2065 words - 8 pages

In short, both Frankenstein and Jekyll inevitably draw some comparisons because they were people who were willing to disregard any sort of moral compass that they had in order to satisfy their own personal desires. As we saw with Frankenstein, he was so concerned with his own gain for intellectual wealth that he was defiling the graves of people who have passed and when his abomination came to fruition, he carelessly allowed it to hurt the people around him until no one close to Victor was left, which was when Frankenstein decided to hunt his creature to the ends of the earth, having nothing to live really live for. For Jekyll, he continuously used his transcendental medicine to the point where it got out of hand and Hyde senselessly killed Sir Danvers Carew in broad daylight, which is when he actually decides to stop using his formula.
However, for Hyde, he becomes a representation of this mysterious figure for the other characters in the story, similar to Sigmund Freud’s concept of the uncanny. According to Freud, the uncanny is simply “that class of terrifying which leads back to something long known to us, once very familiar” (Freud 1-2). In The Strange Case of Dr. Jekyll and Mr. Hyde, Edward Hyde fits this concept of the uncanny. This is because in the eyes of characters such as Mr. Utterson and Mr. Enfield, Mr. Hyde represents this with the obvious qualities that are reprehensible and consistent with that of a monster (his disproportionate figure, his way of treating others). However, when looking at him, there is a sort of indefinable quality about him that simply irks both Utterson and Enfield. It could be due to the fact that Hyde somewhat reminds them of their friend Jekyll at a subconscious level, who they have not seen in quite some time. Through this concept of the uncanny, we can see how this potentially subconscious familiarity strikes fear in the hearts of both Utterson and Enfield.

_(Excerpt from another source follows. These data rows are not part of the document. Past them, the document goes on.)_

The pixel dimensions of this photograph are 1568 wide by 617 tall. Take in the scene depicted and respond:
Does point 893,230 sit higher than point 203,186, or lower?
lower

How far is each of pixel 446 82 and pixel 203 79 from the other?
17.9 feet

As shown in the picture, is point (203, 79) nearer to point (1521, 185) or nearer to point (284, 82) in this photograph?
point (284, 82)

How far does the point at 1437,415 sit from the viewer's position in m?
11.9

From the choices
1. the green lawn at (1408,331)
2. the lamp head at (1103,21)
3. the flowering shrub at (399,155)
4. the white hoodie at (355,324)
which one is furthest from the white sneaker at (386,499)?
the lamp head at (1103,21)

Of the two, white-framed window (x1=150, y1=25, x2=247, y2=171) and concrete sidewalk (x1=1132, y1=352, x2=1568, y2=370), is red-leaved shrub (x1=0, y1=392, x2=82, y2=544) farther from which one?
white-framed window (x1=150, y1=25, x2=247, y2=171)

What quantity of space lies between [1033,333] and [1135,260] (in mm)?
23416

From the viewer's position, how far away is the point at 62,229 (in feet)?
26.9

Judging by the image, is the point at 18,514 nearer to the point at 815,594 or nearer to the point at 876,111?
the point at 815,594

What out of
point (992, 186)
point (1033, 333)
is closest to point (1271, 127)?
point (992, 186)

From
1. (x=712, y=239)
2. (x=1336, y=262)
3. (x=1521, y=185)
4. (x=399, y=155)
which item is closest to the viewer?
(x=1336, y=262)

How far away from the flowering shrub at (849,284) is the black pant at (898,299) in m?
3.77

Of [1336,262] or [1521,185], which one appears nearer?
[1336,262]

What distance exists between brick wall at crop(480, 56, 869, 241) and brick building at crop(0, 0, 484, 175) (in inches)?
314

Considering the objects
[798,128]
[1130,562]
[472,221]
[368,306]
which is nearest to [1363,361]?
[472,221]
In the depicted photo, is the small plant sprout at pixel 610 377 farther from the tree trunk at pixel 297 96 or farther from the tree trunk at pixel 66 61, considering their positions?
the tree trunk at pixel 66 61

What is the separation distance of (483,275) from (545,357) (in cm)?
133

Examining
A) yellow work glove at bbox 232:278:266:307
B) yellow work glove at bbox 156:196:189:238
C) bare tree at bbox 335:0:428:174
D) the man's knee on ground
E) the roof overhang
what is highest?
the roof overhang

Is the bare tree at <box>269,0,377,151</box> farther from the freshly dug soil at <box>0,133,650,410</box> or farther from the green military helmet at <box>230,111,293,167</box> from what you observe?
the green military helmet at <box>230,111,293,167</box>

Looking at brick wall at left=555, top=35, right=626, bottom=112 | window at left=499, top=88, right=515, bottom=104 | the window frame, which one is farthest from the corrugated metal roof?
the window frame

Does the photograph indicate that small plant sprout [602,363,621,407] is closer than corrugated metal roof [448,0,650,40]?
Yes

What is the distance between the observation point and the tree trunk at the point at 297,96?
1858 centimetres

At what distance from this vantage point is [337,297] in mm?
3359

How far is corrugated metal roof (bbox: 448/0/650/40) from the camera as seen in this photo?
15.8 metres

Not only that, but Otto Rank’s whole concept of the double (which is mentioned by Freud in The Uncanny) remains relevant in making the argument of how both Dr. Jekyll and Mr. Hyde are monstrous figures in Stevenson’s story. Doubling is the ability for one’s ego to take on various forms (mirrors, shadows, guardian spirits, etc.) and usually primitive and narcissistic in nature, giving a person this sense of immortality (Freud 9-10). However, when that narcissism is taken away, one loses that concept of immortality and the possibility for death becomes very real for the person who loses it.
In The Strange Case of Dr. Jekyll and Mr. Hyde, we see a reflection of this narcissism, this attitude of “I can do whatever I want” when Edward Hyde is attacking the little girl in Chapter 1, or killing Sir Danvers Carew during broad daylight in Chapter in Chapter 4. This is scary in the sense that not only is Hyde a vicious and murderous fiend, but he is also someone who has this sense of invincibility, this feeling that nothing can really be done to stop him. Dr....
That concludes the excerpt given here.